(Selected extract)

If we don’t stay vigilant the Tories will erode and meddle until they get the US healthcare system they appear to have planned.
But Hunt is now facing legal action. A campaign led by senior health professionals could end up thwarting his plans.
The controversy surrounds Accountable Care Organisations (ACOs). These are healthcare overseers, and they would allow profit-seeking, non-NHS bodies to have control over the healthcare system. ACOs can decide how to spend taxpayers’ money. And their actions will be held accountable under commercial contracts, rather than mandates from the government. ACOs can also sub-contract their services.
“Limited and inadequate” consultation
The consultation process for Hunt’s proposals, which health professionals and campaigners say was “limited and inadequate”, ended on 5 November. They also argue that the process was unlawful, since the public never had their say, nor was there parliamentary approval.

(End Selected extract)

Assignment 1. Reproduce the part of the article on Hunt's NHS proposals starting at "But Hunt is" and ending at "sub-contract their services.".
Assignment 2. Take the article on Hunt's NHS proposals further, writing on from its final sentence.

(Data section)

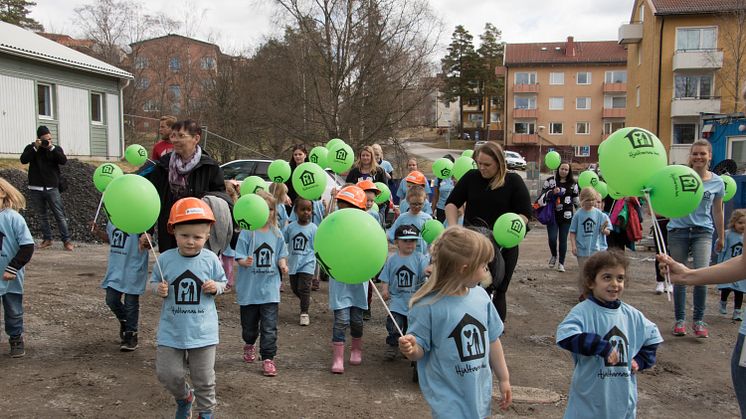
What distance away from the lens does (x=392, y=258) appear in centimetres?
547

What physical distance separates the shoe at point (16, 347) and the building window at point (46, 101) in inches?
693

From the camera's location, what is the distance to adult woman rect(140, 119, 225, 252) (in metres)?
4.48

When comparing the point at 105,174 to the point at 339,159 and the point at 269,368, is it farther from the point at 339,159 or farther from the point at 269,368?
the point at 269,368

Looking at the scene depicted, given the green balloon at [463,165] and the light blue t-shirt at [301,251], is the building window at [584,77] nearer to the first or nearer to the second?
the green balloon at [463,165]

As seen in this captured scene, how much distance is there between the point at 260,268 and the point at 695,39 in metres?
39.6

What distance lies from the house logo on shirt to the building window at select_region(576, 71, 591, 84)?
61.4m

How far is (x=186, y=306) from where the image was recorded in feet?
12.6

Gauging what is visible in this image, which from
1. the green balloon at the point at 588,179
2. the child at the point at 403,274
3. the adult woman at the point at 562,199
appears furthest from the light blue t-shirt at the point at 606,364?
the adult woman at the point at 562,199

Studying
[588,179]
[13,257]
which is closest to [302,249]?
[13,257]

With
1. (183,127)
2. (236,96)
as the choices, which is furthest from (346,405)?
(236,96)

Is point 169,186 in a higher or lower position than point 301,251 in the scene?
higher

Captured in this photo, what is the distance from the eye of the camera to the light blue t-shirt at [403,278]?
5.36m

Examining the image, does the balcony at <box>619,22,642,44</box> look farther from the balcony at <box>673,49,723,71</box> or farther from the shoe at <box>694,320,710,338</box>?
the shoe at <box>694,320,710,338</box>

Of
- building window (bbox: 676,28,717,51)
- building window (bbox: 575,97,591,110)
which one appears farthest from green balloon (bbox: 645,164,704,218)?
building window (bbox: 575,97,591,110)
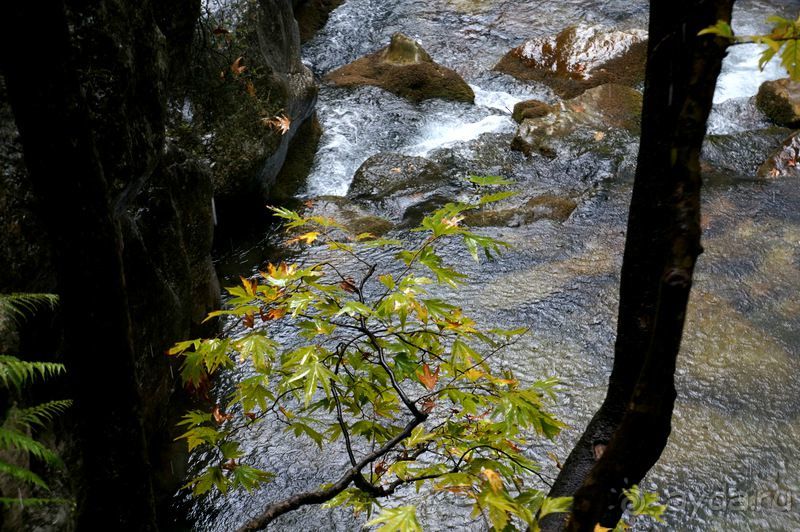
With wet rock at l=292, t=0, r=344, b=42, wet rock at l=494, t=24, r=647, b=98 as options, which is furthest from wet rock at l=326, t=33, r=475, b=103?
wet rock at l=292, t=0, r=344, b=42

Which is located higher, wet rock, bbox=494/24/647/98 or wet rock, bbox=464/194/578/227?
wet rock, bbox=494/24/647/98

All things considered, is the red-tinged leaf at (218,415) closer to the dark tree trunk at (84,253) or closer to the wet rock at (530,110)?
the dark tree trunk at (84,253)

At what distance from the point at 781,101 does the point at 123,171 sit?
10.0 meters

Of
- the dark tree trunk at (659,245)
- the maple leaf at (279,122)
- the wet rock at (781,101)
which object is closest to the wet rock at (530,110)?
the wet rock at (781,101)

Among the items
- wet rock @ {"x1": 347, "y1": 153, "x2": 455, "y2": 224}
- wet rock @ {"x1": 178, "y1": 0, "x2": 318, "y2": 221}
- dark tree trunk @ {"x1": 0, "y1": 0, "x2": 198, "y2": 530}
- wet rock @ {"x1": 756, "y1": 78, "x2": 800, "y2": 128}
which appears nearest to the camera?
dark tree trunk @ {"x1": 0, "y1": 0, "x2": 198, "y2": 530}

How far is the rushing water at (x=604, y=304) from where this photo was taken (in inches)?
162

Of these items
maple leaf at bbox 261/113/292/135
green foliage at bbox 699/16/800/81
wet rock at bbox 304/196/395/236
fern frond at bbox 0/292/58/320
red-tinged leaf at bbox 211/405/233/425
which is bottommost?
wet rock at bbox 304/196/395/236

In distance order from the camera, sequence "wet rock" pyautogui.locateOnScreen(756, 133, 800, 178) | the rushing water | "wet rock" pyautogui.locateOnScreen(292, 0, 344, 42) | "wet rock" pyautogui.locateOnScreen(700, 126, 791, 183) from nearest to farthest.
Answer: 1. the rushing water
2. "wet rock" pyautogui.locateOnScreen(756, 133, 800, 178)
3. "wet rock" pyautogui.locateOnScreen(700, 126, 791, 183)
4. "wet rock" pyautogui.locateOnScreen(292, 0, 344, 42)

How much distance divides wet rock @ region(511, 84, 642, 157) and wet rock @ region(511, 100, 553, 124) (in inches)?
13.2

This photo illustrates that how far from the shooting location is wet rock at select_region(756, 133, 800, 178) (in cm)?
824

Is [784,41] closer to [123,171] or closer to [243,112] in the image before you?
[123,171]

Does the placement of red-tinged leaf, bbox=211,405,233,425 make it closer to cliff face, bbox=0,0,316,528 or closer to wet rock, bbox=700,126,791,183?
cliff face, bbox=0,0,316,528

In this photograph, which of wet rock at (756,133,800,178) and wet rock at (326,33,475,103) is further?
wet rock at (326,33,475,103)

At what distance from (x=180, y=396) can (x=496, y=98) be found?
8.41 m
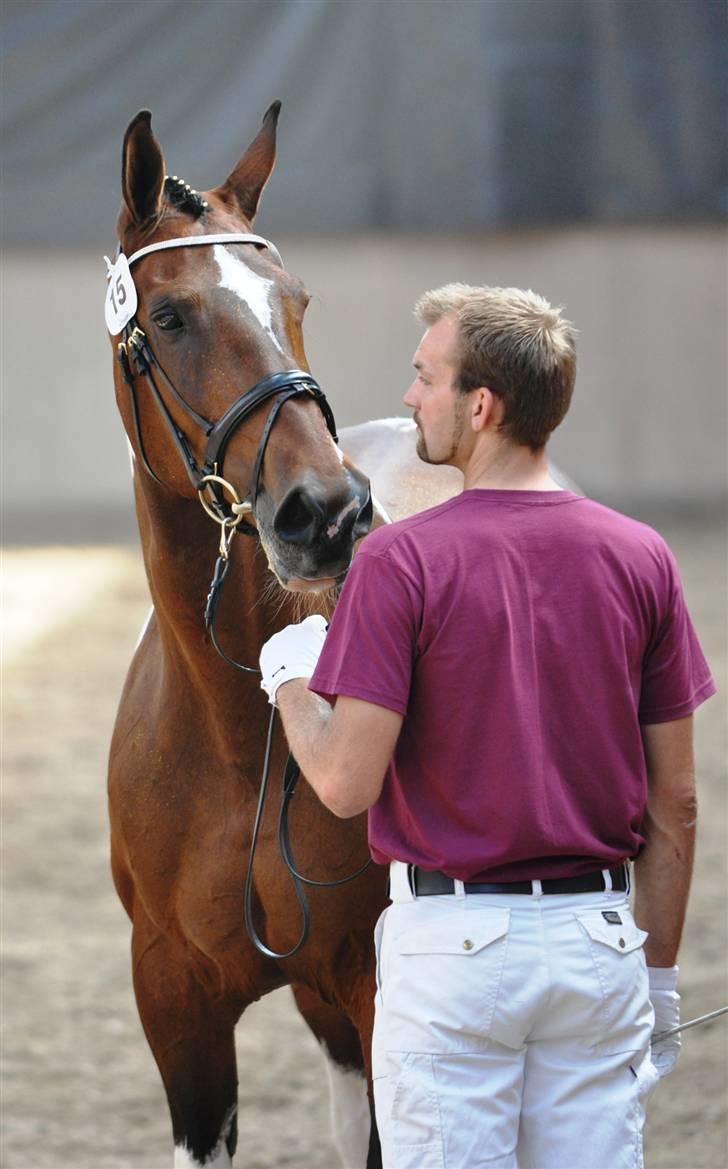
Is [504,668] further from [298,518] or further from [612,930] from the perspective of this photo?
[298,518]

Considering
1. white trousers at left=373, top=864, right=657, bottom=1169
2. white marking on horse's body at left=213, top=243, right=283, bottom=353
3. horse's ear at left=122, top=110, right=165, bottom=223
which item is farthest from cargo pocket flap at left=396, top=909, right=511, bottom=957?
horse's ear at left=122, top=110, right=165, bottom=223

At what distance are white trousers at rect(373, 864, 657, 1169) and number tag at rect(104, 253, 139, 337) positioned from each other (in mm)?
1023

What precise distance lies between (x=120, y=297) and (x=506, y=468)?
85 centimetres

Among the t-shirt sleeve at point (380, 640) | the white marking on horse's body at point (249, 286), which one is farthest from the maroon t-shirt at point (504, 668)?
the white marking on horse's body at point (249, 286)

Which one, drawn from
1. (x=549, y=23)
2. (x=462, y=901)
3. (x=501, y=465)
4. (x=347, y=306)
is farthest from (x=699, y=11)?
(x=347, y=306)

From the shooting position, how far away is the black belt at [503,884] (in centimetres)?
162

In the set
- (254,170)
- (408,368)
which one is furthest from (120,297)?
(408,368)

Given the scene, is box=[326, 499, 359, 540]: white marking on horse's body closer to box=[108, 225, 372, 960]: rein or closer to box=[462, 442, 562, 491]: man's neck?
box=[108, 225, 372, 960]: rein

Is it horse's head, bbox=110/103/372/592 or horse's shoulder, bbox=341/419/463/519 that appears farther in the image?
horse's shoulder, bbox=341/419/463/519

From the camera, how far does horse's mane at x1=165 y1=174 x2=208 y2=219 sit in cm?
224

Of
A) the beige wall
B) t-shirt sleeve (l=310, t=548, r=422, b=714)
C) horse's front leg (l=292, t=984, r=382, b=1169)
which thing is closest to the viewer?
t-shirt sleeve (l=310, t=548, r=422, b=714)

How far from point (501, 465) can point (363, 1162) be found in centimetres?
188

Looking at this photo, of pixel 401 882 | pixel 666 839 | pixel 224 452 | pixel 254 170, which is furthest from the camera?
pixel 254 170

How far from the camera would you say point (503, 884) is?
5.32 feet
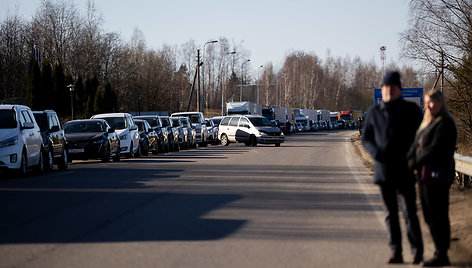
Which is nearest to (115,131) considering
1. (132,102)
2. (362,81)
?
(132,102)

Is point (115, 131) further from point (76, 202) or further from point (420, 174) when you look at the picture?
point (420, 174)

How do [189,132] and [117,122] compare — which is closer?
[117,122]

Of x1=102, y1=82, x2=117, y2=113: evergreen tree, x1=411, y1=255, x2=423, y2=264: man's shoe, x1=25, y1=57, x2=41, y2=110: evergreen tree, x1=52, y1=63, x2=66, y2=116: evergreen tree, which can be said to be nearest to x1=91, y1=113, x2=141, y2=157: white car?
x1=411, y1=255, x2=423, y2=264: man's shoe

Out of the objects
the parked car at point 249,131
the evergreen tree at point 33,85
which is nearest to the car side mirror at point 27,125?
the parked car at point 249,131

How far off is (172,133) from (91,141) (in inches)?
468

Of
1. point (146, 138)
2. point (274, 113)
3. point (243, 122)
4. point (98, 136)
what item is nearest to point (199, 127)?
point (243, 122)

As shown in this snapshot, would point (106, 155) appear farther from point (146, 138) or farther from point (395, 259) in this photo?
point (395, 259)

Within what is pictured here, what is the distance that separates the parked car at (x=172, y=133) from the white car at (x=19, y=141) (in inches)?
629

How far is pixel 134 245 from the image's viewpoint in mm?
7848

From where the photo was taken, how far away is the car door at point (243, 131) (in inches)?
1693

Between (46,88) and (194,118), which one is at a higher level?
(46,88)

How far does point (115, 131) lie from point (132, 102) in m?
56.4

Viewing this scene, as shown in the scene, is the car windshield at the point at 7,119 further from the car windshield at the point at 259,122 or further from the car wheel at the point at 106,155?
the car windshield at the point at 259,122

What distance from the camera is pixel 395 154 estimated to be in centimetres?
678
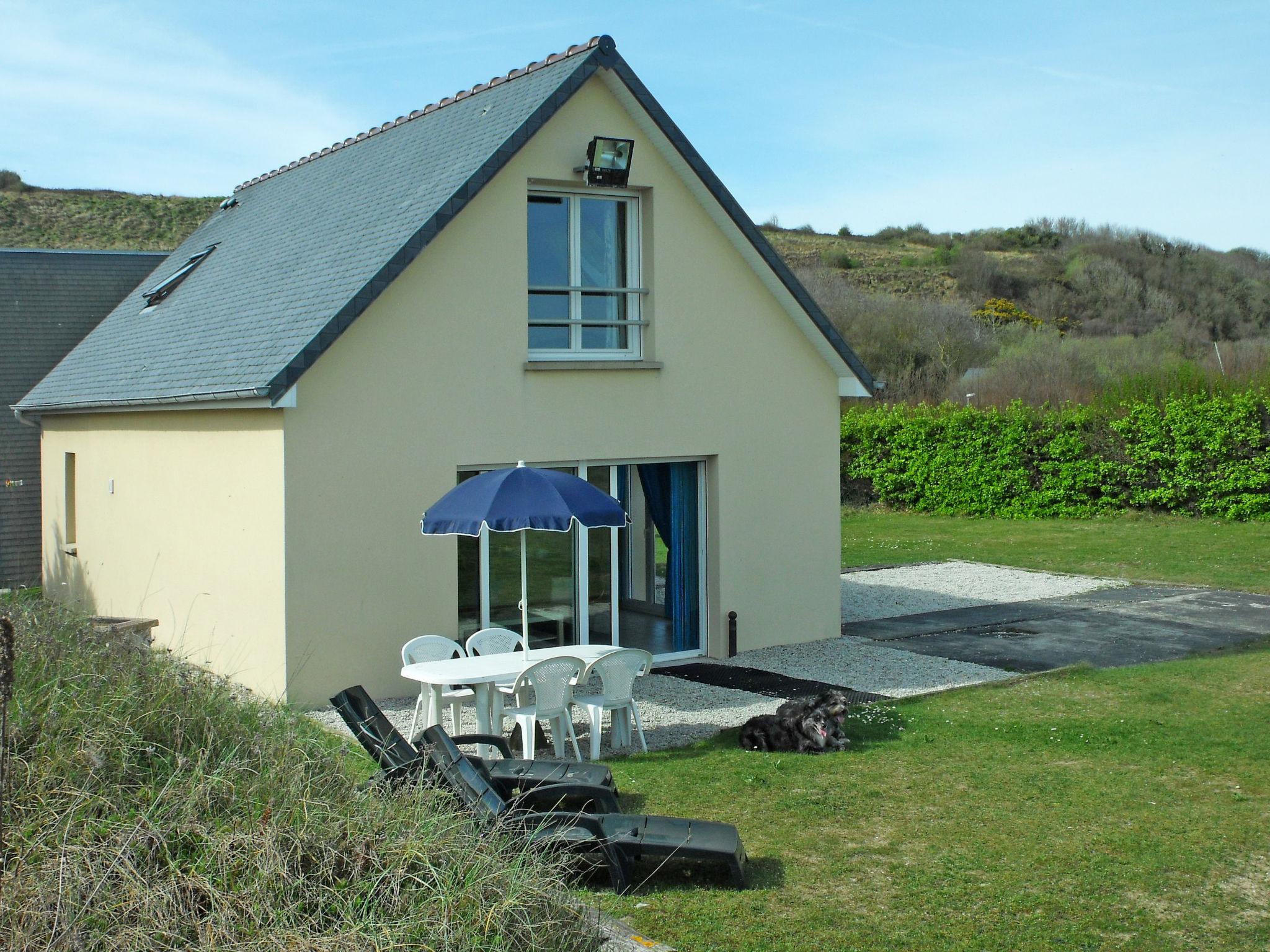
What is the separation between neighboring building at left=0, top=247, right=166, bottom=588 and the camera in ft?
62.8

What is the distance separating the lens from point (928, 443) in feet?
94.7

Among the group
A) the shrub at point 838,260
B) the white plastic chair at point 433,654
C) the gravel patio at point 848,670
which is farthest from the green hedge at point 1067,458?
the shrub at point 838,260

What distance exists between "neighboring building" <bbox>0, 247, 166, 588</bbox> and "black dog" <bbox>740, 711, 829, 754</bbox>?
14166 mm

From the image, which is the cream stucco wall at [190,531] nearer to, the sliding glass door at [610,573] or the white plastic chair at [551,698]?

(End Data section)

Response 1.
But Hunt is now facing legal action. A campaign led by senior health professionals could end up thwarting his plans.
The controversy surrounds Accountable Care Organisations (ACOs). These are healthcare overseers, and they would allow profit-seeking, non-NHS bodies to have control over the healthcare system. ACOs can decide how to spend taxpayers’ money. And their actions will be held accountable under commercial contracts, rather than mandates from the government. ACOs can also sub-contract their services.

Response 2.
British Medical Association (BMA) council member Allyson Pollock, who is part of the campaign against ACOs, stresses the virtues of the NHS. And she is clear about what ACOs mean. Pollock said:
Our NHS has been an international model for countries around the world for a health system that represents fairness, efficiency and freedom from the fear of illness. It has provided health care for all free at the point of delivery through public funding, public ownership and public accountability.
Its popularity has endured since 1948 and is a symbol of all that is decent about Britain. However it is being starved of funds and progressively dismantled and replaced with corporate structures known as Accountable Care Organisations which will facilitate the introduction of American-style healthcare systems.
So Pollock has joined forces with other health professionals and campaigners to challenge Hunt on the matter.
A campaign with strong backing
JR4NHS wants a judicial review to prevent commercial bodies taking control of the NHS. The campaign emphasises that ACOs “will not be in the public interest”. Campaigners also voice concerns about how ACOs “are being introduced by stealth”.
Hunt can now put forward the regulations to parliament. And unless they are challenged within 40 days, they will become law. So this campaign aims to stop that from happening. Solicitors from Harrison Grant are representing the campaigners.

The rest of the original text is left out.